HBase is a database built on top of the Hadoop file system. It provides row-level read and write access and is optimized for high throughput OLTP-type workloads. Although HBase is built on top of the append-only Hadoop file system, it uses the Log Structured Merge (LSM) Tree architecture to support Create, Read, Update, Delete (CRUD) operations at the row level. Changes to any particular row are written as log entries in much the same way as a relational database writes to a transaction log. Periodically, these logs are compacted while in-memory representations of the most recent changes help minimize the I/O involved when retrieving a specific row.
Although this HBase architecture is well-optimized for individual row access, it does not serve well when an application needs to process all the rows in a table. Scanning a complete table typically involves reading multiple logs and reconstituting a view of the entire table.
Of course, many applications need to provide good performance for both row-level operations and for scans. To support such applications, Cloudera recently announced the Apache Kudu project. In zoology, kudu refers to two species of African antelope not necessarily the world’s fastest animal, but one that is robust and capable of living in diverse ecosystems.
Apache Kudu attempts to bridge the performance divide between HDFS and HBase. While not as fast as HDFS for scans, or as fast as HBase for OLTP workloads, it provides a good enough alternative to each for both scan and CRUD operations.
Kudu takes advantage of the relatively greater memory sizes available in modern hardware platforms and the availability of solid state drives for persistent storage. It uses columnar storage to optimize analytic-style aggregations and provide high compression levels. The data model, which is simplified compared to HBase, consists of fixed columns rather than the wide and dynamic columns of HBase. The underlying storage uses a modified version of the LSM Tree found in HBase and many other NoSQL systems.
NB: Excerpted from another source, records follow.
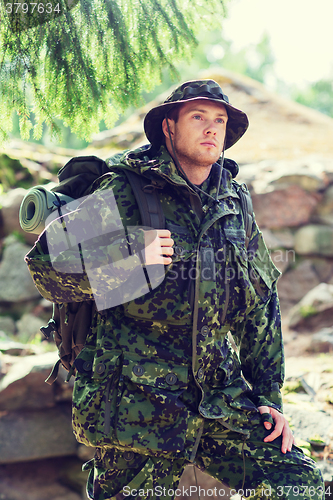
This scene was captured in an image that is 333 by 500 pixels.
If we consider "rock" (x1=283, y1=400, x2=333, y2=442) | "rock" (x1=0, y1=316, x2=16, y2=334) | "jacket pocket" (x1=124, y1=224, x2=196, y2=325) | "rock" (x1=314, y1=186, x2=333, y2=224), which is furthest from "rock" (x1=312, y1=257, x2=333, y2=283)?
"jacket pocket" (x1=124, y1=224, x2=196, y2=325)

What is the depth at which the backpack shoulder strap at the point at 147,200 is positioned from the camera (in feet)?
8.20

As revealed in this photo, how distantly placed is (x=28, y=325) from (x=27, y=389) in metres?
3.03

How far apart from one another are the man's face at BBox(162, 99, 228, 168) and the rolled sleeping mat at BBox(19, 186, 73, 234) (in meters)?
0.83

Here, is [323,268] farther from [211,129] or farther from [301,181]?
[211,129]

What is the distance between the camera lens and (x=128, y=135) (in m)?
14.5

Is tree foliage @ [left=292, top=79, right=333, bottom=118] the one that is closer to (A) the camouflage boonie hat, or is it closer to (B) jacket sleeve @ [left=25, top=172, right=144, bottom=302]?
(A) the camouflage boonie hat

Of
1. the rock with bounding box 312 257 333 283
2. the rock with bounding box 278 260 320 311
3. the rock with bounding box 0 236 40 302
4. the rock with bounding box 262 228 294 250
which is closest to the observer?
the rock with bounding box 0 236 40 302

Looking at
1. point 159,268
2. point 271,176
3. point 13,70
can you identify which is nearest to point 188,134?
point 159,268

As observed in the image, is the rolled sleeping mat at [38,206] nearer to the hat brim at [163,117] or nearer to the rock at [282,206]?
the hat brim at [163,117]

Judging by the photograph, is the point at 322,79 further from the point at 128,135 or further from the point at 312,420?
the point at 312,420

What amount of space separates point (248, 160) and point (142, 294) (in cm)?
963

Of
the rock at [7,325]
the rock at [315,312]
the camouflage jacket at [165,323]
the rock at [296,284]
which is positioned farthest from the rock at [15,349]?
the rock at [296,284]

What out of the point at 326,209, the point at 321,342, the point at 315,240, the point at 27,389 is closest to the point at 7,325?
the point at 27,389

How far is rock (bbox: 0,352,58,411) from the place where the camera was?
4.86 metres
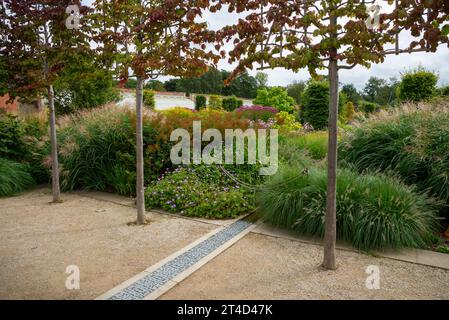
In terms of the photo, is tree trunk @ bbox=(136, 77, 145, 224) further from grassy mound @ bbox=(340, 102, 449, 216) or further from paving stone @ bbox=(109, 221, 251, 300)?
grassy mound @ bbox=(340, 102, 449, 216)

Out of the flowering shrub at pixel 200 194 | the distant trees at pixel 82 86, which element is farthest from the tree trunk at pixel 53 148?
the flowering shrub at pixel 200 194

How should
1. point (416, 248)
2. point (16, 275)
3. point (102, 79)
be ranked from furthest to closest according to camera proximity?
point (102, 79)
point (416, 248)
point (16, 275)

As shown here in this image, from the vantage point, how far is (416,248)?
12.5ft

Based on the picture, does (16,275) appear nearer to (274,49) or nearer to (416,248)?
(274,49)

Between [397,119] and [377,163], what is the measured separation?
3.46 ft

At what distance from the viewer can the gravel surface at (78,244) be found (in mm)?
2979

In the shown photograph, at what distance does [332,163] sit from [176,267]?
1840mm

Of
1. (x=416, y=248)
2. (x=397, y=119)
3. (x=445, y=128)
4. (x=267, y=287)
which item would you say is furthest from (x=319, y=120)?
(x=267, y=287)

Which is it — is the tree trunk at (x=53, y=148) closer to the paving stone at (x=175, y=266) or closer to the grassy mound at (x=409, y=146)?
the paving stone at (x=175, y=266)

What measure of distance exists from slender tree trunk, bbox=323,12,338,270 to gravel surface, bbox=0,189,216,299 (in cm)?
166

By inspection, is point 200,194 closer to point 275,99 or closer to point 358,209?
point 358,209

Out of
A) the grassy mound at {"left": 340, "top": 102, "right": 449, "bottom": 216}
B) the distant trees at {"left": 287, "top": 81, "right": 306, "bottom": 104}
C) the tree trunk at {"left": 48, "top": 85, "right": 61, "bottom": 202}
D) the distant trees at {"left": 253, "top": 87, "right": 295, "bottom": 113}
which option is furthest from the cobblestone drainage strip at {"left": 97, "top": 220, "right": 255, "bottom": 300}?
the distant trees at {"left": 287, "top": 81, "right": 306, "bottom": 104}

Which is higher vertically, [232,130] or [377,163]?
[232,130]

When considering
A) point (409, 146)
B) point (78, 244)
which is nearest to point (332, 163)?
point (409, 146)
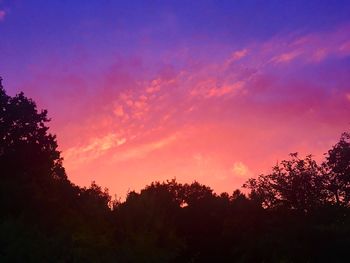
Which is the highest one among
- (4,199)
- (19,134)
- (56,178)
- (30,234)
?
(19,134)

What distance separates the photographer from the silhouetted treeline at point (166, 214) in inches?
1407

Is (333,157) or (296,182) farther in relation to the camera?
(333,157)

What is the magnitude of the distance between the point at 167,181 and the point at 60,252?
3977cm

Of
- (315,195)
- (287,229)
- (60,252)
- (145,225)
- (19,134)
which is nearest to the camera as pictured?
(60,252)

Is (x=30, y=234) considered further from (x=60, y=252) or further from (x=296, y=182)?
(x=296, y=182)

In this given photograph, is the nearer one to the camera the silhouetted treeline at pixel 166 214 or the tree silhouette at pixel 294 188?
the silhouetted treeline at pixel 166 214

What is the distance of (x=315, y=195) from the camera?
62.3m

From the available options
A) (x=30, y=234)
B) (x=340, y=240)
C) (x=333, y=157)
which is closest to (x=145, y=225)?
(x=30, y=234)

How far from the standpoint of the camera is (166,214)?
5616cm

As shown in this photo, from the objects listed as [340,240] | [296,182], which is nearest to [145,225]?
[340,240]

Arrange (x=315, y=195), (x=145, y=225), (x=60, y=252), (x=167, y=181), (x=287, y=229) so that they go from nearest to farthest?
(x=60, y=252)
(x=145, y=225)
(x=287, y=229)
(x=315, y=195)
(x=167, y=181)

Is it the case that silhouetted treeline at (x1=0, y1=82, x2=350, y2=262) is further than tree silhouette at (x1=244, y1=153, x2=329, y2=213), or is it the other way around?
tree silhouette at (x1=244, y1=153, x2=329, y2=213)

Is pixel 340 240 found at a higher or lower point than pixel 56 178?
lower

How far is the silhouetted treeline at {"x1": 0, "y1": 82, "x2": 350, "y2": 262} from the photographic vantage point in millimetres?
35750
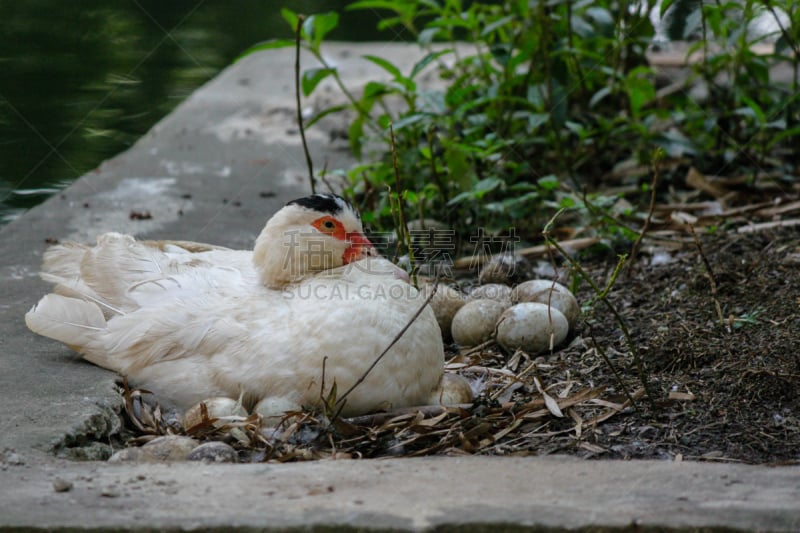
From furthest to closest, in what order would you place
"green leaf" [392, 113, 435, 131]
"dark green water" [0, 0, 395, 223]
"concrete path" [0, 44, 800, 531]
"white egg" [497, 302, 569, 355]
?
1. "dark green water" [0, 0, 395, 223]
2. "green leaf" [392, 113, 435, 131]
3. "white egg" [497, 302, 569, 355]
4. "concrete path" [0, 44, 800, 531]

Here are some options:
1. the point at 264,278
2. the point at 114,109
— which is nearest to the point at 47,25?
the point at 114,109

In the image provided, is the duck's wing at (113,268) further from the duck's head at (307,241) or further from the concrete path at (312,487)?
the duck's head at (307,241)

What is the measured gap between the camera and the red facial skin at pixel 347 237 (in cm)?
351

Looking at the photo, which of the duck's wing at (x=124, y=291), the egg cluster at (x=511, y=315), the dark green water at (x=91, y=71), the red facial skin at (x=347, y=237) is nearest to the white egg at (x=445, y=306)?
the egg cluster at (x=511, y=315)

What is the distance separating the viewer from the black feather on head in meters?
3.49

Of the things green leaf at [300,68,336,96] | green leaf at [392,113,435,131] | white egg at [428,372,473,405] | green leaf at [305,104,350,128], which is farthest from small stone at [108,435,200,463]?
green leaf at [300,68,336,96]

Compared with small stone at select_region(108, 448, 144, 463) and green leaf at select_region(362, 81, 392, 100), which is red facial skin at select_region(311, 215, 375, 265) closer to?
small stone at select_region(108, 448, 144, 463)

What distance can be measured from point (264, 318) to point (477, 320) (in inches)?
40.2

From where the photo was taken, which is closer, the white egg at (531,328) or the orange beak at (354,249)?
the orange beak at (354,249)

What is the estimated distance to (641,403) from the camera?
10.5 ft

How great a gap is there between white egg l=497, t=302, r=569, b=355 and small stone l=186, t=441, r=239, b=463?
4.51 feet

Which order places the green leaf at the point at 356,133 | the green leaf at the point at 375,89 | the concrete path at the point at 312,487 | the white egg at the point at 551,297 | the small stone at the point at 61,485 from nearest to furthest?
1. the concrete path at the point at 312,487
2. the small stone at the point at 61,485
3. the white egg at the point at 551,297
4. the green leaf at the point at 375,89
5. the green leaf at the point at 356,133

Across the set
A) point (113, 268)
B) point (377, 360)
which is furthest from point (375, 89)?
point (377, 360)

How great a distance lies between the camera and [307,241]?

Although Kudu does not offer a SQL implementation, it can be integrated with Cloudera’s Impala SQL layer to provide it with a limited ability to perform traditional SQL-based analytics.
Kudu is one of a couple of recent database systems that reflect an emerging trend of consolidation within the increasingly crowded and diverse database technology marketplace. When the NoSQL boom started about 7 years ago, each database was tailored specifically for a very distinct workload. Increasingly, we are seeing database vendors attempting to provide a more general purpose approach to their architectures. Kudu may or may not gain traction against alternatives such as HBase, Cassandra, and MongoDB. However, I do expect the consolidation trend to continue.